## TEXT PROVIDED
==============================

2026-02-10T12:02:54Z

WASHINGTON (AP) — The heads of the agencies carrying out President Donald Trump’s mass deportation agenda will testify in Congress Tuesday and face questions over how they are prosecuting immigration enforcement inside American cities.

Trump’s immigration campaign has been heavily scrutinized in recent weeks, after the shooting deaths in Minneapolis of two protesters at the hands of Homeland Security officers. The agencies have also faced criticism for a wave of policies that critics say trample on the rights of both immigrants facing arrest and Americans protesting the enforcement actions.

Todd Lyons, the acting director of U.S. Immigration and Customs Enforcement, Rodney Scott, who heads U.S. Customs and Border Protection, and Joseph Edlow, who is the director of U.S. Citizenship and Immigration Services, will speak in front of the House Committee on Homeland Security.

The officials will speak at a time of falling public support for how their agencies are carrying out Trump’s immigration vision but as they are flush with cash from a spending bill passed last year that has helped broaden immigration enforcement activities across the country.

==============================

## SUPPLIED INFORMATION

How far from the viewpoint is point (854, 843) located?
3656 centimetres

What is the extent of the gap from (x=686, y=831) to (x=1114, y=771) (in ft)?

==============================

## DIRECTIONS FOR THIS TASK
Reproduce the news report on the immigration agency heads' congressional testimony word for word, in full.

## SOLUTION TO THIS TASK
2026-02-10T12:02:54Z

WASHINGTON (AP) — The heads of the agencies carrying out President Donald Trump’s mass deportation agenda will testify in Congress Tuesday and face questions over how they are prosecuting immigration enforcement inside American cities.

Trump’s immigration campaign has been heavily scrutinized in recent weeks, after the shooting deaths in Minneapolis of two protesters at the hands of Homeland Security officers. The agencies have also faced criticism for a wave of policies that critics say trample on the rights of both immigrants facing arrest and Americans protesting the enforcement actions.

Todd Lyons, the acting director of U.S. Immigration and Customs Enforcement, Rodney Scott, who heads U.S. Customs and Border Protection, and Joseph Edlow, who is the director of U.S. Citizenship and Immigration Services, will speak in front of the House Committee on Homeland Security.

The officials will speak at a time of falling public support for how their agencies are carrying out Trump’s immigration vision but as they are flush with cash from a spending bill passed last year that has helped broaden immigration enforcement activities across the country.